Top of SELECTED EXTRACT

Taylor Swift’s debut album Taylor Swift was released 10 years ago today.

It’s hard to remember a time before her outsize cultural influence, which spans not only country and pop music but Twitter, “good girls,” confessional writing, capitalism, the music streaming wars, “squad goals,” red lipstick, white feminism, tabloid culture, Tumblr memes, music videos, Coca Cola, and the unbearable creepiness of John Mayer.

In fact, it’s so hard to remember a moment in time that didn’t exist in the shadow of Swift’s unstoppable, bazillion-watt light that we might as well not even try. Let’s just walk through the last 10 years, dwell on the biggest, most Swiftian moments, and struggle once again to understand how — for better or for worse — we ever lived without her.

2006: “Tim McGraw”

Bottom of SELECTED EXTRACT

> EXERCISE DESCRIPTION: From the piece on Taylor Swift's debut album, extract the passage from "It’s hard to" to "of John Mayer.". The entries stand apart from the piece on Taylor Swift's debut album.

Top of DATA EXTRACT

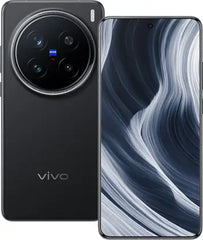 vivo X200 Pro 5G
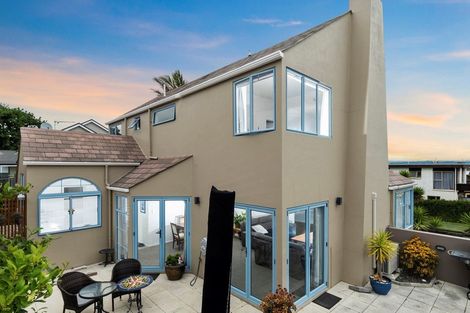 Photo of property in 24a Terrace Avenue, Mount Maunganui, 3116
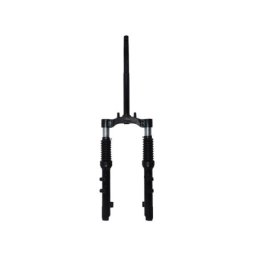 Prednje vile 10" (amortizer) za elektro bicikl (king) ( 331617 )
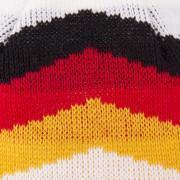 Beanie Copa Germany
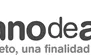 Migranodearena logo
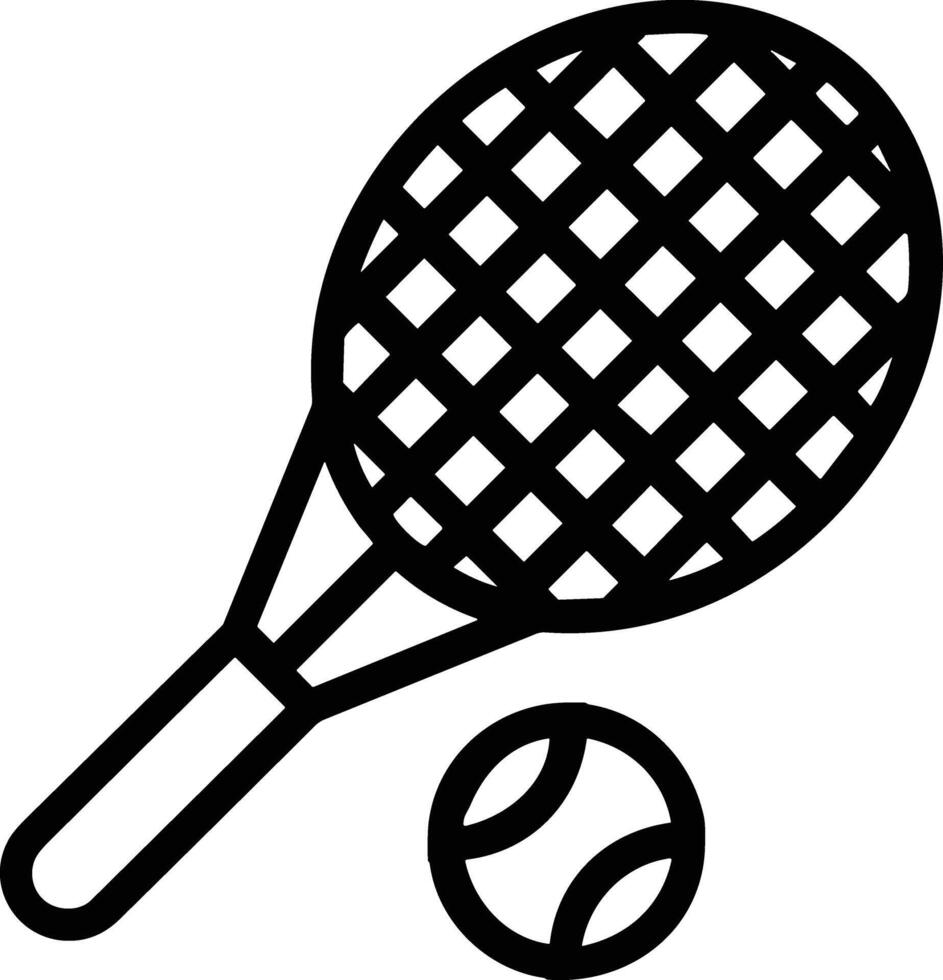 Ball icon symbol image vector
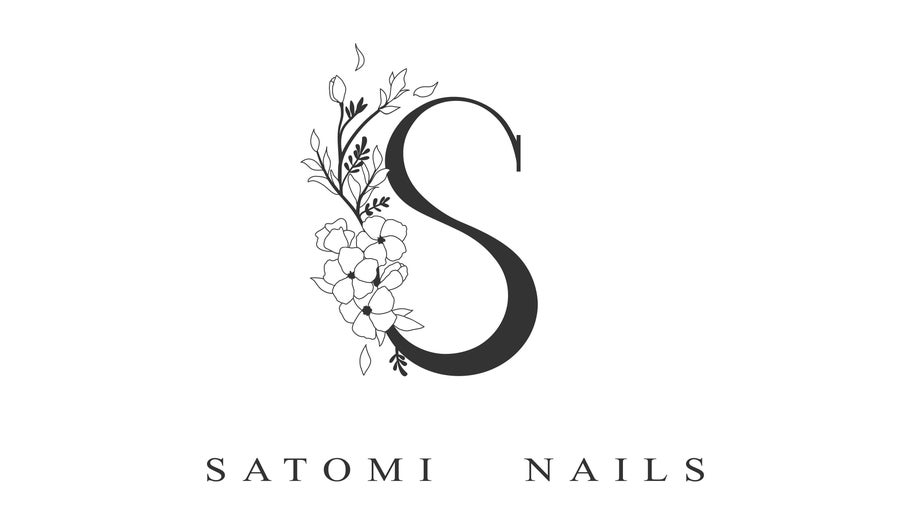 SATOMI NAILS, bilde 1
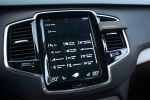 Volvo XC90 2018 na predaj – fotografia 21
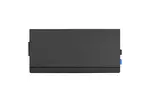 Блок питания Silver Stone 1300W STRIDER (SST-ST1300-TI)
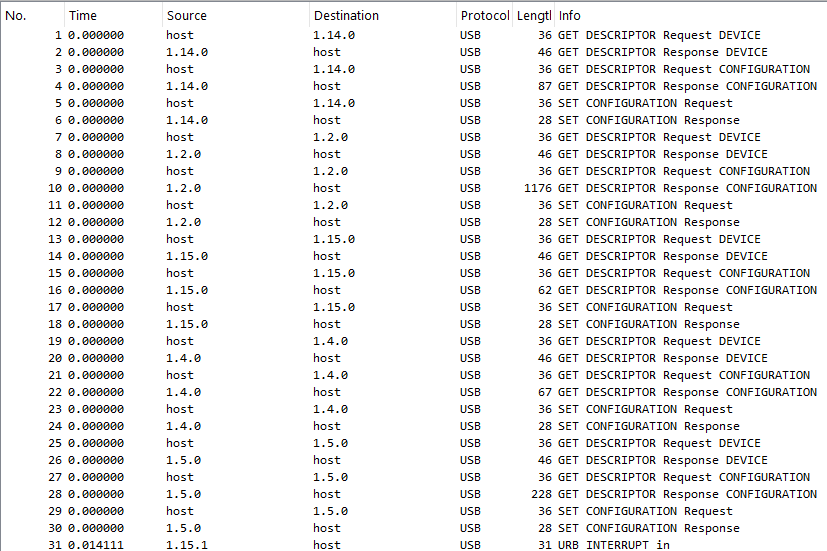 Gyessine_2-1751376619639.png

Bottom of DATA EXTRACT

> TASK OUTPUT:
It’s hard to remember a time before her outsize cultural influence, which spans not only country and pop music but Twitter, “good girls,” confessional writing, capitalism, the music streaming wars, “squad goals,” red lipstick, white feminism, tabloid culture, Tumblr memes, music videos, Coca Cola, and the unbearable creepiness of John Mayer.